> _Énoncé 1_:
D'après le texte présenté, qui a assuré tout le financement ?
> _Énoncé 2_:
Recopiez, dans le texte présenté, le passage allant de « Depuis l’ouverture, en » jusqu'à « tableau de métal. » inclus.

> _Texte présenté_:
Depuis l’ouverture, en novembre dernier, il cavale comme un marathonien sur un 100 mètres. L’œil à tout. Chaque détail compte. Même le passage des serveurs dans sa cuisine, entièrement vitrée, est cadencé selon ses souhaits: on entre à gauche, on sort à droite, et on passe forcément devant lui, qui rythme comme un chef de fosse derrière son lutrin les commandes aimantées sur un grand tableau de métal.

Tout est exactement comme il le voulait, à son image. Avec juste ce qu’il faut de chance et de hasard, juste le coup de pouce des circonstances qui se sont enchaînées pour le mener jusqu’ici: l’étoile décrochée à la Pinte des Mossettes, le propriétaire des Trois Tours qui voulait remettre, un investisseur local qui a assuré tout le financement. Ciel dégagé. Planètes alignées. Romain Paillereau met le cap sur les étoiles.

> _Données sources_:

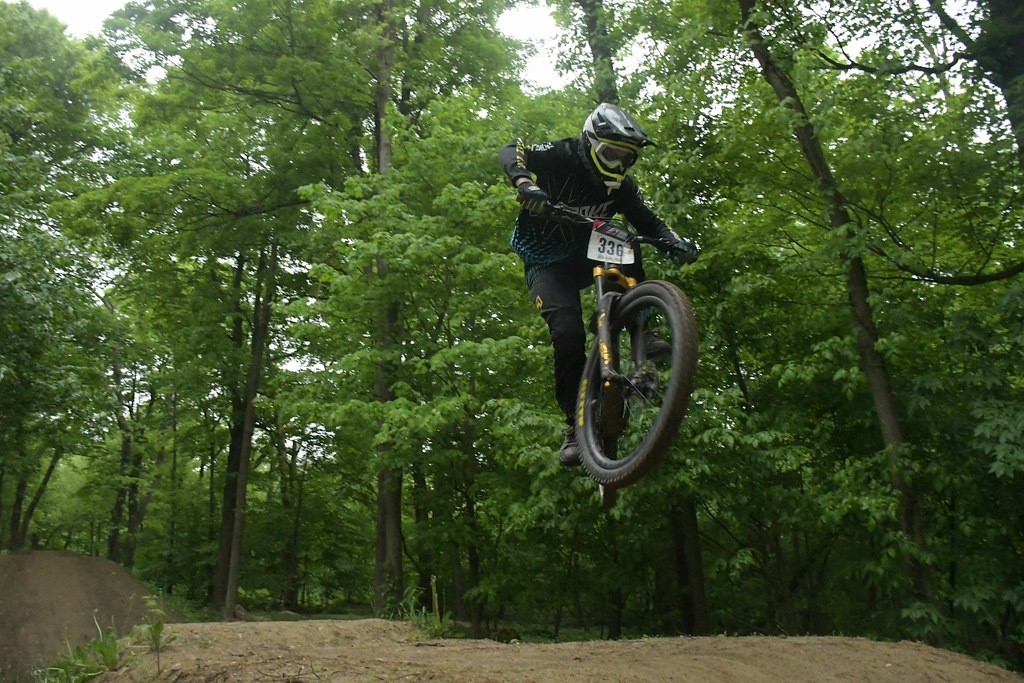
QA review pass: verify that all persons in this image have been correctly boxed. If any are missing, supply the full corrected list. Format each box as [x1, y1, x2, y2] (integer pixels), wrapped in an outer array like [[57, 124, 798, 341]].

> _Réponse obtenue 1_:
Un investisseur local.

> _Réponse obtenue 2_:
Depuis l’ouverture, en novembre dernier, il cavale comme un marathonien sur un 100 mètres. L’œil à tout. Chaque détail compte. Même le passage des serveurs dans sa cuisine, entièrement vitrée, est cadencé selon ses souhaits: on entre à gauche, on sort à droite, et on passe forcément devant lui, qui rythme comme un chef de fosse derrière son lutrin les commandes aimantées sur un grand tableau de métal.